1980. The pressure to expand financial aid for the middle class continued through the HEA reauthorization of 1980. Outmaneuvering the Carter Administration as well as the congressional budget committees, the education authorizing committees further liberalized criteria governing need-tested aid, yet shielded the open-ended GSL from measures to curb eligibility, reduce subsidies, or otherwise control ballooning federal costs. The 1980 legislation also created offshoots of the GSL program providing supplemental borrowing opportunities for parents of dependent undergraduate students and for students who were financially independent of their parents.

1981. However, the legislative expansion of 1980 was short-lived. Ronald Reagan was elected president, and domestic social programs faced a budgetary onslaught in the early 1980s. Many provisions of the 1980 reauthorization were repealed in the 1981 budget reconciliation, need was reintroduced as a condition of eligibility for guaranteed loans, and an origination fee of 5 percent was imposed on borrowers as a cost-cutting measure.

The growth curve in federal student aid leveled off sharply in the first half of the 1980s. Grant support dropped, as did the overall purchasing power of student aid. Loan eligibility and subsidies were trimmed; but as an entitlement that had become popular with the middle class, guaranteed student loans proved the most resilient form of aid. Loan volume continued to grow, although at rates slower than between 1978 and 1981.

1986. In the mid-1980s, in the face of continued Reagan Administration threats to the programs, congressional advocates of student aid adopted a damage control strategy. A reauthorization that was basically status quo was the result. Legislators voiced concern about the increasing reliance of students on loans, but they came up with no effective remedies to combat this trend as tuition at both public and private institutions spiraled well ahead of inflation. Federal borrowing ceilings were increased.

1987-90. Loan volume shot up again after the 1986 HEA reauthorization. Meanwhile, media attention and public concern focused on mounting student loan defaults and proprietary trade school abuse. Through the annual budget reconciliation process, Congress forced a series of changes aimed at reducing defaults and effecting other cost savings.

1992. Leaders of the reauthorization process in Congress again said they wanted to achieve a better balance between grant and loan support for students, boosting grant aid and reducing reliance on loans. But the 1992 legislative outcome continued the policy drift in the opposite direction.

The prospect of a post-cold war peace dividend had fueled hopes that Pell Grants might be turned into an entitlement or mandated spending program with automatic annual increases for inflation. But the peace dividend never materialized, leaving no room under the budget rules for such an expansion.

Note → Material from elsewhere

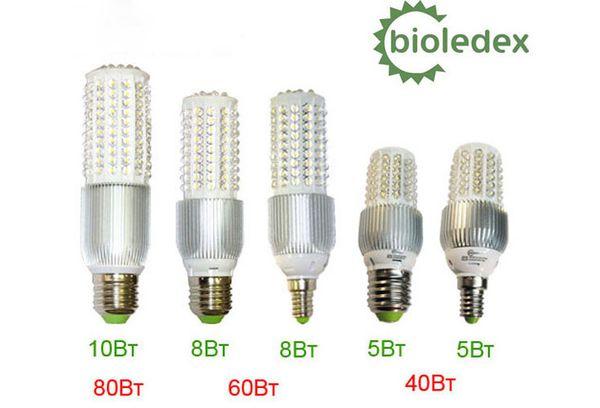 BIOLEDEX лампочки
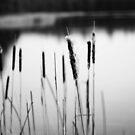 nature. by flightlessXbird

After the attempt to create a Pell Grant entitlement failed, Congress followed the path of less resistance by boosting dollar ceilings for the loan programs. In addition to raising the borrowing limits for students, Congress uncapped the Parent Loan (PLUS) program, thus allowing parents to borrow up to the total cost of attendance minus any other funds the student might have received. In estimating the federal costs of all the new borrowing authority, House and Senate sponsors assumed that low market-interest rates would continue, thus minimizing the projected expense of the changes and avoiding any violation of spending caps mandated in the budget process.

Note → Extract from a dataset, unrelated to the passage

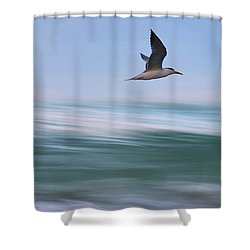 Shower Curtain featuring the photograph Tern Flight Vert by Laura Fasulo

The 1992 legislation also created a new, unsubsidized loan option not restricted by financial need. This was designed to make loans available to those Americans in the middle-income range who had been squeezed out of eligibility for the subsidized guaranteed loan. ("Unsubsidized" means that the government does not pay interest costs while the borrower is in school.)

This legislation further established a consolidated federal methodology for determining student and family ability to pay that applies to all Title IV programs, not just Pell Grants. The net impact of the new methodology (which many states and institutions also use as the basis for awarding their own funds) is a dramatic reduction in expected family and student contributions, extending potential eligibility for aid (particularly loans) to a substantially larger portion of the middle class.

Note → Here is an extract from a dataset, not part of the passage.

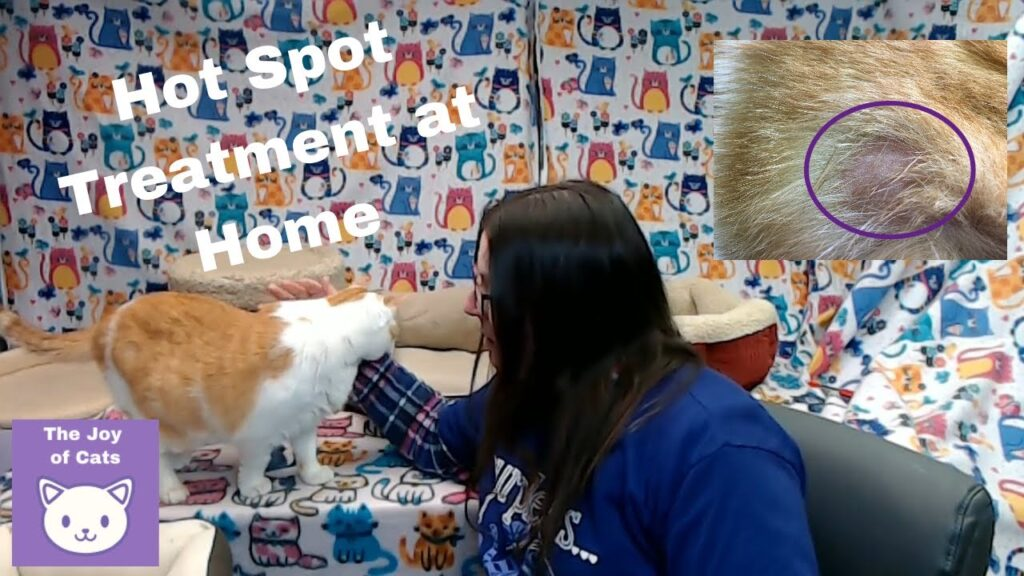 Cat Hot Spot Treatment at Home using colloidal silver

Like the responses to the 1978 and 1986 legislation, student loan volume has once again ballooned as a result of the 1992 reauthorization. Increased loan limits, introduction of unsubsidized loans, and changes in need analysis boosted student and parent borrowing by almost $10 billion between academic years 1992-93 and 1994-95--nearly a two-thirds increase in just two years. (See Table l.)

The 1992 legislation also authorized a demonstration program to test the feasibility and cost effectiveness of the federal government administering student loans directly through postsecondary institutions as an alternative to guaranteeing loans through private banks. Finally, Congress in 1992 sought to tighten oversight of institutions participating in federal aid programs by redefining the responsibilities of the gatekeeping triad--the Department of Education, postsecondary accreditation bodies, and the states. The principal new thrust placed more reliance on states through the creation of State Postsecondary Review Entities (SPREs) to help determine institutional eligibility under Title IV.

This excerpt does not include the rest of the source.